LAPO

It should have been better. Of all the cultural events around town relating to
the County Museum’s “Degenerate Art” show, the Los Angeles Philharmonic’s
concert on Thursday night (repeated tonight) turned out to be one of the more
paltry components.
Why? The programming itself was part of the problem; it seemed lazily
conceived. To be sure, the four composers represented — Ernst Krenek, Erich
Korngold, Kurt Weill and Paul Hindemith — figured prominently on the Nazis’
undesirables list. But the music chosen to represent these composers, with one
exception, was only distantly related to the qualities the Nazis had found
repugnant.
Why, for example, represent Krenek with the “Symphonic Elegy” composed in
1946, long after the composer had emigrated to the U.S.? It was a far different
brand of music, exemplified by the jazz rhythms in the opera “Jonny spielt
auf” and the subversive overtones in the twelve-tone “Charles V,” that had
gotten Krenek proscribed; why hadn’t some of this been played instead? There is
beautiful music in this Elegy (composed as a memorial to Anton Webern but
actually full of motives that evoke memories of another Schoenberg disciple,
Alban Berg). It did not, however, serve its purpose.
It would be hard to discern any purpose served by the Korngold Violin Concerto
— composed in 1945 and, thus, another after-the-fact work. A patched-together
gathering of motives from several of Korngold’s vintage movie scores, the work
is lathered over with a slick and sudsy violin line. Korngold designed the work
for Jascha Heifetz but actually produced a virtual parody of that peerless
virtuoso’s more superficial mannerisms. This is as close to a totally worthless
piece as the repertory contains, not so much “degenerate” as depraved.
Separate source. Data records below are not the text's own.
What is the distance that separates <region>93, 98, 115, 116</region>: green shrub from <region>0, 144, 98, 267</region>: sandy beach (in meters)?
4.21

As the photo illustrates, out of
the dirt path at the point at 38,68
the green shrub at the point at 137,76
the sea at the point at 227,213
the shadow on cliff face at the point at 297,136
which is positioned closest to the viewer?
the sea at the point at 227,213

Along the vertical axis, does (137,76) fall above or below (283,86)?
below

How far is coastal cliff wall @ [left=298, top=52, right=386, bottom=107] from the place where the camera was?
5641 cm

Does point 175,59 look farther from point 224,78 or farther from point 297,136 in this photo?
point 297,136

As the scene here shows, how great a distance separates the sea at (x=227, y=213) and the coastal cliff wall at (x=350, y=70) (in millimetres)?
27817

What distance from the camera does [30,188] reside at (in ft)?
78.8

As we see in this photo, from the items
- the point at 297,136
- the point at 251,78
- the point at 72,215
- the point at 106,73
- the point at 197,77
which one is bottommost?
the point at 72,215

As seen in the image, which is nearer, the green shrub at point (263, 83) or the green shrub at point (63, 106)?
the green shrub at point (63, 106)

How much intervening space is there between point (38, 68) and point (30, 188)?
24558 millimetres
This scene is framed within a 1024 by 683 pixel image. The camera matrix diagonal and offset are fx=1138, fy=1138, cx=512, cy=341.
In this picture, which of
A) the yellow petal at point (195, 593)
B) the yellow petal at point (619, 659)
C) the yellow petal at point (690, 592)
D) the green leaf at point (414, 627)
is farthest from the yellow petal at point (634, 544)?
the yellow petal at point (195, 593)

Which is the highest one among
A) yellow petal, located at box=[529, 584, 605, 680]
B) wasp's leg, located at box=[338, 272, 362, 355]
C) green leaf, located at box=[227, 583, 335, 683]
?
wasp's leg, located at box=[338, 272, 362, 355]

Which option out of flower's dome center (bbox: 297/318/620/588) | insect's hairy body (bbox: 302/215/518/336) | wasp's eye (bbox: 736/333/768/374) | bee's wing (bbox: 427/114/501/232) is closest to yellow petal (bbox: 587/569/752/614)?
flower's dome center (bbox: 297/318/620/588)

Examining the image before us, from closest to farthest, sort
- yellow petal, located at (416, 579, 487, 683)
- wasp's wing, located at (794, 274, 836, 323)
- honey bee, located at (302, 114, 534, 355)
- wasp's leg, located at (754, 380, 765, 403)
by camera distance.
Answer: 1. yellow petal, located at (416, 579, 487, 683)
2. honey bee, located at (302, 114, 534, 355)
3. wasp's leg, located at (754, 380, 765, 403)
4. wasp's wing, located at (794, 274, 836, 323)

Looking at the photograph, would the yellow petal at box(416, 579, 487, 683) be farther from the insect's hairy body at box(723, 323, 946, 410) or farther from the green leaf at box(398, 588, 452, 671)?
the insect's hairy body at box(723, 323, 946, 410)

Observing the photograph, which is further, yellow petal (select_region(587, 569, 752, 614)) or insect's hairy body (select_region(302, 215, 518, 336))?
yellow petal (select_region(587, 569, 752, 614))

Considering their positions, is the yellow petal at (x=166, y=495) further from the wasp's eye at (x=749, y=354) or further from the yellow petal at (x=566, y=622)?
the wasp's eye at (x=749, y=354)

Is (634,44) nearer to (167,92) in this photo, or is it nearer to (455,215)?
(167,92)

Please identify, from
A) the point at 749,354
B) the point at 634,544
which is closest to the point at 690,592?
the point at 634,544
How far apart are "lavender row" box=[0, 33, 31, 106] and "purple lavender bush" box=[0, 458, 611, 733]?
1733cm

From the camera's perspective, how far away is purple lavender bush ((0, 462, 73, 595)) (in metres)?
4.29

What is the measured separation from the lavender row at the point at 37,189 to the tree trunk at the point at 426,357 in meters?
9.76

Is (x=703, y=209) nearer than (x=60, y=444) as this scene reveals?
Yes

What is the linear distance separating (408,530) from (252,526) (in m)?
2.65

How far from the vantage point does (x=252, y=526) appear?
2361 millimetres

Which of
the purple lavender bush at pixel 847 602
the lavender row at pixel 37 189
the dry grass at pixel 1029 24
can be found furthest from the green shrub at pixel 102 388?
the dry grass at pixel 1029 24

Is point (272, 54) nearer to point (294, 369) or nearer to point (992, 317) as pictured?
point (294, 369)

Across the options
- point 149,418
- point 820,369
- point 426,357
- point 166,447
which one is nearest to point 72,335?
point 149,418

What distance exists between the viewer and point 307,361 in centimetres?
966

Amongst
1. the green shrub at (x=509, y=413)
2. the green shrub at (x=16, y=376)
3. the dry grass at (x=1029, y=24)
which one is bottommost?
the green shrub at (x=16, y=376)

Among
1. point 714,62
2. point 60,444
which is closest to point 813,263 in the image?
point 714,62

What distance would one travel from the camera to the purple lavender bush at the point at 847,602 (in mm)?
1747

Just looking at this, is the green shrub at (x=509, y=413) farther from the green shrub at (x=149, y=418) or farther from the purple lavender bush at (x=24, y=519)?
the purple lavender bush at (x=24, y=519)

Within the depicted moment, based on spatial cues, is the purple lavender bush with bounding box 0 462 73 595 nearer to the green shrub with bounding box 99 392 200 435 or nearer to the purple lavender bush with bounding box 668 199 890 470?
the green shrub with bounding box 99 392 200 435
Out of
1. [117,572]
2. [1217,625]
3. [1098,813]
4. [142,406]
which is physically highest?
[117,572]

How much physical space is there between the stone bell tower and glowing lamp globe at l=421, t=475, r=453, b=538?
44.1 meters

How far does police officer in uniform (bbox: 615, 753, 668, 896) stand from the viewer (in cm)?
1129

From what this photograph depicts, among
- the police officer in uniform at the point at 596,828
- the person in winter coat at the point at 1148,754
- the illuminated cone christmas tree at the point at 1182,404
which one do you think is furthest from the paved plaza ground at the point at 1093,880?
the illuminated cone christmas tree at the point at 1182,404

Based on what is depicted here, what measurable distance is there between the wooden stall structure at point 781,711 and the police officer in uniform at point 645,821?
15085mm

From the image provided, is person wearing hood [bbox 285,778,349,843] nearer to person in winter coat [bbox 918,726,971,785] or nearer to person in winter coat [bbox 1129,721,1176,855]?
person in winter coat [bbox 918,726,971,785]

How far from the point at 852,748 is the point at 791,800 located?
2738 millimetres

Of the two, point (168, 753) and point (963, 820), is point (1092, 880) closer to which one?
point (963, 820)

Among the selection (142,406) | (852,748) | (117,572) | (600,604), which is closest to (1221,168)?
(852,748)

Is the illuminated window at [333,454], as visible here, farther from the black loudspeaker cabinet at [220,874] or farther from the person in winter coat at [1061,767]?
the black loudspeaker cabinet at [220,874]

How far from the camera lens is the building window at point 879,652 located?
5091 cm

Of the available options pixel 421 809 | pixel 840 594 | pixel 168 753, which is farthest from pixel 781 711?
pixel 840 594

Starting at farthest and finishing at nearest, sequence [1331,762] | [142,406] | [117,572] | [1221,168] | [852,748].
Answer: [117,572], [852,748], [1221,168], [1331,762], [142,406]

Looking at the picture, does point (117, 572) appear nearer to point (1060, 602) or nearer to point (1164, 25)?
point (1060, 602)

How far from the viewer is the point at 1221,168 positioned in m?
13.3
Hindemith’s well-known symphony built out of the opera “Mathis der Maler”
seemed a particularly lazy choice, considering the fund of unduly neglected
works by this composer — the sharp-edged, acidulous set of chamber concertos
from the 1920s, just for starters — that far more clearly epitomize what the
Nazi cultural dogma found objectionable. This would have been the perfect
occasion to bring some of this wonderful music down off the shelf, but no.
That left only Kurt Weill’s flavorsome “Threepenny Music,” jaunty
arrangements for wind band from the 1928 opera made at the request of Otto
Klemperer. But here, as with everything else on the program, the utterly
dreary, anti-rhythmic time-beating of conductor Lawrence Foster set everything
into a pall. Such lively music, such lifeless playing, and such faulty
intonation from a performing ensemble that seemed not to have been made to care
about the week’s assignment. Sidney Weiss, the Philharmonic’s concertmaster,
skated admirably across the glassy surface of the Korngold Concerto, but to
little avail.
The evening promised much, but delivered little. The tone was somehow reflected
in the “Degenerate Music” exhibition that fills two lobby levels in the hall.
It is a compelling display of valuable material about the Nazis’ marauding
music policies, but riddled with typos including, on one board, three
misspelled names in one paragraph. Management promises to correct these errors.
The concert itself, however, was beyond correction.